Blue1 ---- The stuff about un-locking a supposedly locked and secured file is definitely spooky. A few weks ago one poster stated a situation where a client wanted him to make a "change" to his report. The client rep said that "we could make that change for you, but we would never do that"....and so on. I wish that sort of story could be looked into ! This particular disclaimer nonsense is being passed in the wrong direction. Perhaps WE should send out statements for our client to sign....saying that they will be held fully responsible if a "copy' of this electronically-transmitted appraisal report ever "comes back to the appraiser" in a deleterious manner, at any time in the future, and differs in any way from the master version of the report's text, photos, sketches, maps or total number of pages from that which is retained in appraisers workfile ! --- Please have your attorney print, sign and date this brief acknowledgment, and fax it back to me, so that I can e-mail your report file to you. Thank you very much. --- This upcoming stuff concerning clarifications on Intended Use / Intended User should pretty much tell us where any such malfeasance was sourced. Our client will actually have an enhanced responsibility to protect and safeguard that original content of our electronically-transmitted report. Is this not what the concept of Chain-of-Custody is all about ? I just sent you my report, and now "IT" is your responsibility. (all this relates to any changing, altering or monkeying-around-with the "locked" report )
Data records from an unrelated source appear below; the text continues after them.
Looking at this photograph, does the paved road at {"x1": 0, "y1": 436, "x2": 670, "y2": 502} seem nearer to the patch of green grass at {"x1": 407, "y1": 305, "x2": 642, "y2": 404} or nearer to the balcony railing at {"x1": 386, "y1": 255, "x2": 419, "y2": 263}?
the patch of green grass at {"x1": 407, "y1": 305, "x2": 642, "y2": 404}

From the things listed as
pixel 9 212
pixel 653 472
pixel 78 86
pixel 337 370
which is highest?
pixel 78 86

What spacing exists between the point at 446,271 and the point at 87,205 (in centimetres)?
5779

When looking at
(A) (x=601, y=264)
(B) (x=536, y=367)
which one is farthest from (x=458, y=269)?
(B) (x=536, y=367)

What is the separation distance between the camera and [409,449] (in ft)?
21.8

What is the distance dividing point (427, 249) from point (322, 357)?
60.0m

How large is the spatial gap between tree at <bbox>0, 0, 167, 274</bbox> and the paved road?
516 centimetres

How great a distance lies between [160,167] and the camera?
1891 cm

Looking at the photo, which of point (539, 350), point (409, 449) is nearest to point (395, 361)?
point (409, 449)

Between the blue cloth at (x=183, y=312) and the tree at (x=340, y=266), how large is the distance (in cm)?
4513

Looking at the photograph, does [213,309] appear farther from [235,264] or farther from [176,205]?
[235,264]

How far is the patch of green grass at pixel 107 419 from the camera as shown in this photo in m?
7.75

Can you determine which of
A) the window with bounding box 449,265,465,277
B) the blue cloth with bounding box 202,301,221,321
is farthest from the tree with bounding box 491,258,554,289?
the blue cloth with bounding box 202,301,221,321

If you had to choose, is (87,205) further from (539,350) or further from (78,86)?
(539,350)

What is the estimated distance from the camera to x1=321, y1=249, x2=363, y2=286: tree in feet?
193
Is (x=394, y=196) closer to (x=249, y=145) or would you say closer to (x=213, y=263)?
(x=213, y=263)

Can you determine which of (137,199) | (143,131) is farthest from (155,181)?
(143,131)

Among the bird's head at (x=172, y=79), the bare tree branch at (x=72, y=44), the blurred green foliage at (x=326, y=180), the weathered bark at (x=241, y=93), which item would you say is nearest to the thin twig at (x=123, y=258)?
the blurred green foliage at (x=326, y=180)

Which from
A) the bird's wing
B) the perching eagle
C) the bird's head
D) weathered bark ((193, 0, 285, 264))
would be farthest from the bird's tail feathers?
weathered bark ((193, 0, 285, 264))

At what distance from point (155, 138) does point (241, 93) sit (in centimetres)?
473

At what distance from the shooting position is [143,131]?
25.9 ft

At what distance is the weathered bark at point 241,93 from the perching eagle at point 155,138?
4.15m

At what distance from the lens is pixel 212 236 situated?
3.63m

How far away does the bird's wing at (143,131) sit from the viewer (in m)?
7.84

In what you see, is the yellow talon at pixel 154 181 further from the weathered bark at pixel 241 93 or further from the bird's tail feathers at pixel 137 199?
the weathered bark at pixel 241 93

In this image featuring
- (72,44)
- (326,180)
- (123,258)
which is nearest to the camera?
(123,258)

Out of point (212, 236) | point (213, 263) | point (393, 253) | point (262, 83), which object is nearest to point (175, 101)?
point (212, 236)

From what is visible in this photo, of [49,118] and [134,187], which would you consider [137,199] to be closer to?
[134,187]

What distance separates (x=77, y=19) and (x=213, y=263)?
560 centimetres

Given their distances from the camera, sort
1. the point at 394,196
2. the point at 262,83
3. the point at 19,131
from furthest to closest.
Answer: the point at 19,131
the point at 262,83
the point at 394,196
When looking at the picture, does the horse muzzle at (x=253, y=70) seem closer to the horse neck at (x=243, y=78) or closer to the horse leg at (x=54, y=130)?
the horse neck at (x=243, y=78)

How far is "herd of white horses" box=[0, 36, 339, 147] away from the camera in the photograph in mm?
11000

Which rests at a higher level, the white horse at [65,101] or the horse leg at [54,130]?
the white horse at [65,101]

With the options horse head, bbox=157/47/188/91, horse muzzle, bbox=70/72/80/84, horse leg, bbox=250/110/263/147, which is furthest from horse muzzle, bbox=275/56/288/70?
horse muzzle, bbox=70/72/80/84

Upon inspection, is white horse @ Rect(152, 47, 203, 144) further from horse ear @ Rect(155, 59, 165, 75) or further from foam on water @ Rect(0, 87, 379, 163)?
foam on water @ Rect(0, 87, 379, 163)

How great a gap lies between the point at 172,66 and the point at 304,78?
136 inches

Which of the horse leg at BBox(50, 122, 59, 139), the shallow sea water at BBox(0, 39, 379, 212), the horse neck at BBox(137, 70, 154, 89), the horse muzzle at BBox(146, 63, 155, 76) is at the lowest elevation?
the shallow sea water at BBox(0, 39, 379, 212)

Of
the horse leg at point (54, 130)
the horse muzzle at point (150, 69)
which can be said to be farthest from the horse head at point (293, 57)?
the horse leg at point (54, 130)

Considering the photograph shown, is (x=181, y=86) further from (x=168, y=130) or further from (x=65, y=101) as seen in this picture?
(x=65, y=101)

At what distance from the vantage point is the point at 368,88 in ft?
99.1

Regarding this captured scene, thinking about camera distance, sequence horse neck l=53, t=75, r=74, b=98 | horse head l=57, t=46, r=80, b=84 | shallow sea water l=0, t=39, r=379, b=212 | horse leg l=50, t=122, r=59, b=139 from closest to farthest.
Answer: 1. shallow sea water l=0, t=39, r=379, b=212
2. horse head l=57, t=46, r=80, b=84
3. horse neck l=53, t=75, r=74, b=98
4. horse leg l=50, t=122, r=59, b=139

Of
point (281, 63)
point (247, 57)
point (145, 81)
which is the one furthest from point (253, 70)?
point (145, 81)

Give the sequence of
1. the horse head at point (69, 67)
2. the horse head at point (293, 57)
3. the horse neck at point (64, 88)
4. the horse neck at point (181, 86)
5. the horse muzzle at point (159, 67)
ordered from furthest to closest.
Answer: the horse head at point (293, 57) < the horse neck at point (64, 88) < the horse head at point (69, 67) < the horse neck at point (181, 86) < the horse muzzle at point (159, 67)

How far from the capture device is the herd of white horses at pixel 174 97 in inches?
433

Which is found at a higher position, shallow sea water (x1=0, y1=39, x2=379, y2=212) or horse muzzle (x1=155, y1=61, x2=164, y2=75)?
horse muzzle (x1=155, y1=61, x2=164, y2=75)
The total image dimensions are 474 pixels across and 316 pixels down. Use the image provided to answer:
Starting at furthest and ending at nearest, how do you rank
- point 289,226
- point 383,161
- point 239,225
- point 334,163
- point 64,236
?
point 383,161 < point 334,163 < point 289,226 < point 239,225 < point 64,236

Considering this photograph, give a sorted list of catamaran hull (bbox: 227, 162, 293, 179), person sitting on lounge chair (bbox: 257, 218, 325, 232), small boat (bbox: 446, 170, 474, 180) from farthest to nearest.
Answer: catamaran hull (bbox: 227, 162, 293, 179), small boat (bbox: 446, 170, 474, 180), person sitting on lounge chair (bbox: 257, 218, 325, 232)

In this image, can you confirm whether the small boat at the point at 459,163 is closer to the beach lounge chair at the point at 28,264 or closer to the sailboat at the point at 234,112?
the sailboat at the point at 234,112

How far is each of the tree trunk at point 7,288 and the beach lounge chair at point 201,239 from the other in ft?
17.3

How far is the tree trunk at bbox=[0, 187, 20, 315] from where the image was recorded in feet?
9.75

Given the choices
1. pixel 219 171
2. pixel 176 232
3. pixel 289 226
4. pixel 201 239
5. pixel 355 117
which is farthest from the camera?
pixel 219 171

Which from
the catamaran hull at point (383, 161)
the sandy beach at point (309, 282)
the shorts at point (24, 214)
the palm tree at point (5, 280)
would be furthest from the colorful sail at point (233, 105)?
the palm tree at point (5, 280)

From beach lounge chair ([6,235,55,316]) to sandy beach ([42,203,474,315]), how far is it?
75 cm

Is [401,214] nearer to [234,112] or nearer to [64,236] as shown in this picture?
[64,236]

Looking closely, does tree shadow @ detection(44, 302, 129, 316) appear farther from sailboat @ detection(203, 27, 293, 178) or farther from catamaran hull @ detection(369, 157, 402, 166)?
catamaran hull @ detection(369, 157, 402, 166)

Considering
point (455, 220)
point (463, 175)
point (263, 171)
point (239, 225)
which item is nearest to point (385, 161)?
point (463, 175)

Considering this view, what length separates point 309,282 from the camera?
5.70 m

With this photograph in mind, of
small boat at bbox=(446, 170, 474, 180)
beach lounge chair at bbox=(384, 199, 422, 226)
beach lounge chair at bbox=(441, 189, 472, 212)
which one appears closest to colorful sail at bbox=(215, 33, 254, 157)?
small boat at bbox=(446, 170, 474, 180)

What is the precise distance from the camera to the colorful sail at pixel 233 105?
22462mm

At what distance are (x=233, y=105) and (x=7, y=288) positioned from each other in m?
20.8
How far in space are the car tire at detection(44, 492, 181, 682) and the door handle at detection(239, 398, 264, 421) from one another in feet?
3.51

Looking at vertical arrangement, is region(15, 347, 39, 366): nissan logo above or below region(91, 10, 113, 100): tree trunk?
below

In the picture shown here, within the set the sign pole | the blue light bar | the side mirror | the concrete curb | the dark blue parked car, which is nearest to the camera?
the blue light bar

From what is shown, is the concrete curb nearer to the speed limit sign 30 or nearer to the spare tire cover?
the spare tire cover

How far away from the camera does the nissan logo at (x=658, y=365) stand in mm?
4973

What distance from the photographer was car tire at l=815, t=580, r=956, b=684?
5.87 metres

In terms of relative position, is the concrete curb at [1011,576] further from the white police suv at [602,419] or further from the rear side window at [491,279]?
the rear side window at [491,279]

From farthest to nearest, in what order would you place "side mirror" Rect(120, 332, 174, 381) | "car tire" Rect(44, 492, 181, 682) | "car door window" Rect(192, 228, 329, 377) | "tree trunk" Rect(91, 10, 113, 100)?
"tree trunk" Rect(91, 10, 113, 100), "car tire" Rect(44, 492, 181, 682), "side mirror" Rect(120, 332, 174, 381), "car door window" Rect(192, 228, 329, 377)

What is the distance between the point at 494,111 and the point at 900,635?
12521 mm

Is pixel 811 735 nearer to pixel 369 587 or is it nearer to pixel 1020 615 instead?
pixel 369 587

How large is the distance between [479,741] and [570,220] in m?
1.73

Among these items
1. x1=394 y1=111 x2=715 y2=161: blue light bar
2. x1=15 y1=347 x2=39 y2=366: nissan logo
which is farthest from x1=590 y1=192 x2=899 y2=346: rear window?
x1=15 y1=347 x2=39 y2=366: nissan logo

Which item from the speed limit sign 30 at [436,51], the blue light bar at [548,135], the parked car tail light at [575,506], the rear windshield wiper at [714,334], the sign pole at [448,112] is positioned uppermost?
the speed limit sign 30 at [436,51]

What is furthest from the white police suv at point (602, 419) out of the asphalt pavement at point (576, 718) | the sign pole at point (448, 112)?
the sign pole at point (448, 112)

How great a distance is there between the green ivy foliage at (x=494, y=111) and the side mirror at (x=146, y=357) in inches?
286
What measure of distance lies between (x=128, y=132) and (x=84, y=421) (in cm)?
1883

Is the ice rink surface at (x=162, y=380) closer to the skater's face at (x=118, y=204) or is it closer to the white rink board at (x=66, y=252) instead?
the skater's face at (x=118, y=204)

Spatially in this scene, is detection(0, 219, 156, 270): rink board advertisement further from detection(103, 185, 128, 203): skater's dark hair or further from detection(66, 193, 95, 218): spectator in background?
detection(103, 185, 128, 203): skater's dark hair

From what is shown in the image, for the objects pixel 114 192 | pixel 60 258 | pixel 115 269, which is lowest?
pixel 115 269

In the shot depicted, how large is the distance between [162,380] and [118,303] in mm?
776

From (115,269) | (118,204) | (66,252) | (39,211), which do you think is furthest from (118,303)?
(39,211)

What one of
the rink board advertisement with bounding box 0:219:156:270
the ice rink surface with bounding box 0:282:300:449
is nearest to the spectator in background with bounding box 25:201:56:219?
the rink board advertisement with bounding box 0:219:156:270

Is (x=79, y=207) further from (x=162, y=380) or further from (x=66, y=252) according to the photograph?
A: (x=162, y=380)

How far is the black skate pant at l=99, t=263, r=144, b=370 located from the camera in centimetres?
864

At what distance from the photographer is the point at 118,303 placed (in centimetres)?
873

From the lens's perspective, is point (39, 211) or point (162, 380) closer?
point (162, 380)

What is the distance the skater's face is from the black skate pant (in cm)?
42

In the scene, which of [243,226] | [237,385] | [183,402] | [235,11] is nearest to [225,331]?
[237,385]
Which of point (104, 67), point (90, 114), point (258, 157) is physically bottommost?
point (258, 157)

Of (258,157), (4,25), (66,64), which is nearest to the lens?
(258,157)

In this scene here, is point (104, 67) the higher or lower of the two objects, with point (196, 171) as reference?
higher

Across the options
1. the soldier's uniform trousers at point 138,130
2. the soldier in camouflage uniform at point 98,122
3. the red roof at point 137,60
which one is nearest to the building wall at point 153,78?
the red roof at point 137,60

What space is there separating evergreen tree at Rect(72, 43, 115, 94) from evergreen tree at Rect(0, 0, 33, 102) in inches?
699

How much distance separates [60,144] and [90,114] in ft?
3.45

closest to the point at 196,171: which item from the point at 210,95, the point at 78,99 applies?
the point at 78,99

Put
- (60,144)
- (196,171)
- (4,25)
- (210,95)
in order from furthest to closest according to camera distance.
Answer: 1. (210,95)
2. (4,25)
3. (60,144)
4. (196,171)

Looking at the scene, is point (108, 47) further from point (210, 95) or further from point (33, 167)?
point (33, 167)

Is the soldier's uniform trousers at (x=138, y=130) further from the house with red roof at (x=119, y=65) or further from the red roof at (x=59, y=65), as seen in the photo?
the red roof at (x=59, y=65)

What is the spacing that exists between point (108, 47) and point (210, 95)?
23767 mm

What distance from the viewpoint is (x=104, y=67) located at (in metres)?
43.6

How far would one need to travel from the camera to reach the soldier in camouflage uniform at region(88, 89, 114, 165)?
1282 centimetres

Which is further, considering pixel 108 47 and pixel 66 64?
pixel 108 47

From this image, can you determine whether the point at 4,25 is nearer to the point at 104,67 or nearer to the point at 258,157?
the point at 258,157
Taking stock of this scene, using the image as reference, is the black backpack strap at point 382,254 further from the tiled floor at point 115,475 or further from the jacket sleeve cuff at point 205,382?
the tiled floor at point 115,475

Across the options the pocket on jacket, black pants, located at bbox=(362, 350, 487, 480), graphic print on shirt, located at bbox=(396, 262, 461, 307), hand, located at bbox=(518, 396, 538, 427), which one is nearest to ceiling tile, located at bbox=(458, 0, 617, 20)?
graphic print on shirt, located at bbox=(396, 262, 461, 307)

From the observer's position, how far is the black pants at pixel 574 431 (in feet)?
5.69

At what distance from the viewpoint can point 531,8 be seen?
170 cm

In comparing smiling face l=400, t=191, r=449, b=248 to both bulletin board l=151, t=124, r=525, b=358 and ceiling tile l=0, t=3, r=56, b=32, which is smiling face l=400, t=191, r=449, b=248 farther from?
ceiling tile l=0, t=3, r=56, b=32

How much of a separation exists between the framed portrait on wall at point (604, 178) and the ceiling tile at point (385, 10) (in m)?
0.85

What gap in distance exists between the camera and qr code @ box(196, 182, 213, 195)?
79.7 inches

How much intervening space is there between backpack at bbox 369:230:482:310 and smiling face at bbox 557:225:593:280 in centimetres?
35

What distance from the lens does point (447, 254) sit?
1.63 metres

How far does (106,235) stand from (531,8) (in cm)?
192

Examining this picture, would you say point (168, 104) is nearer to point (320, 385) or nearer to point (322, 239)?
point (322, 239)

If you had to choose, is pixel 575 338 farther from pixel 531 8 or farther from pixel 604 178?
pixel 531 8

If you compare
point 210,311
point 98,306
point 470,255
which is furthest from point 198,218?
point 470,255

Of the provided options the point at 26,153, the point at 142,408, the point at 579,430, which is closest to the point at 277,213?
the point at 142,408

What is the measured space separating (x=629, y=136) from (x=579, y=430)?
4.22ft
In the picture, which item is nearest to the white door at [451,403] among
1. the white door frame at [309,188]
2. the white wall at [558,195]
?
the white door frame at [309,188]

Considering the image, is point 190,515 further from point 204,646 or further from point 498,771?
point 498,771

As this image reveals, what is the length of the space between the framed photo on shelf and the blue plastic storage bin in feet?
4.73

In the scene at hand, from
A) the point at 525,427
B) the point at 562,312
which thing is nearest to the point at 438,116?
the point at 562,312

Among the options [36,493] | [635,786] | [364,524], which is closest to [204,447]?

Ross, this is a good idea, it just needs one thing added to it.

"If our report is changed or altered in any respect, the client agrees to hold us harmless, and will pay all legal costs associated with any defence needed by the appraiser." It might need some changing to make fully legal, but this will get their attention, when it's their pocketbook at risk, they will think twice or more about making changes.